[Data excerpts]
*-*-*

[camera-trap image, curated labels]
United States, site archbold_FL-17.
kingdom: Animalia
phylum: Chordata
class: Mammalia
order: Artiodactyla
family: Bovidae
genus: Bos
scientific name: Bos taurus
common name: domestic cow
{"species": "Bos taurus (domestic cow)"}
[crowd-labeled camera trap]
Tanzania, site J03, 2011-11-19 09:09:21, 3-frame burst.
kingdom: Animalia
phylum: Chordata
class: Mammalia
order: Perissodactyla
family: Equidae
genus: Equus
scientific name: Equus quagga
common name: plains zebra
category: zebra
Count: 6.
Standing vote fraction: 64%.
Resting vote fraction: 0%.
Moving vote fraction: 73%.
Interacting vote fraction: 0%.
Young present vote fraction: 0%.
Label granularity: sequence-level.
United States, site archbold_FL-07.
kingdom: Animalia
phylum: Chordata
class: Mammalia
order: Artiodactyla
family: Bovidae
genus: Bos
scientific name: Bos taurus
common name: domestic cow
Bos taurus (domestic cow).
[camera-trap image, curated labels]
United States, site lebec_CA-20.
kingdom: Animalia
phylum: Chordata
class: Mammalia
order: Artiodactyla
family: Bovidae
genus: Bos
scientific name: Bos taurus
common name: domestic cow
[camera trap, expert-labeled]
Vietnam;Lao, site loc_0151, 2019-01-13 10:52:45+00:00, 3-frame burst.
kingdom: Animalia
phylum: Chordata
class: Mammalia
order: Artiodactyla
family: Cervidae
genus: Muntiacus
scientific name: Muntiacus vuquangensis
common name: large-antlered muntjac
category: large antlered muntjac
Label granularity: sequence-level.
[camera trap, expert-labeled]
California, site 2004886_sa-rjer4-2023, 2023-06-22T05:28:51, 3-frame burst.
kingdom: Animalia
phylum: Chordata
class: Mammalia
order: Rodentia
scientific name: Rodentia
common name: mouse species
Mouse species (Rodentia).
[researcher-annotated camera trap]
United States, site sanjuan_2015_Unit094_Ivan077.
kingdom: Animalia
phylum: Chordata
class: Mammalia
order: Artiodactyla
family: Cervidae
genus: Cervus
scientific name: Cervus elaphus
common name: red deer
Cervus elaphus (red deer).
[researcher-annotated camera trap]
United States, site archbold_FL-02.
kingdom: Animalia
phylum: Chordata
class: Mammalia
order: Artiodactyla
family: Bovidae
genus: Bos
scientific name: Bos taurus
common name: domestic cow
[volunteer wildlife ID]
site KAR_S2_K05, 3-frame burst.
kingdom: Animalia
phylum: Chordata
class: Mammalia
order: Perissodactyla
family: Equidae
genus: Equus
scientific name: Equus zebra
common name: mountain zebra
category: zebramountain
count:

*-*-*

▸ EXERCISE DESCRIPTION
Output the line containing "[volunteer wildlife ID]" and every line after it through the final line of the records above, exactly as written and nothing else.

▸ RESPONSE TO THE TASK
[volunteer wildlife ID]
site KAR_S2_K05, 3-frame burst.
kingdom: Animalia
phylum: Chordata
class: Mammalia
order: Perissodactyla
family: Equidae
genus: Equus
scientific name: Equus zebra
common name: mountain zebra
category: zebramountain
count:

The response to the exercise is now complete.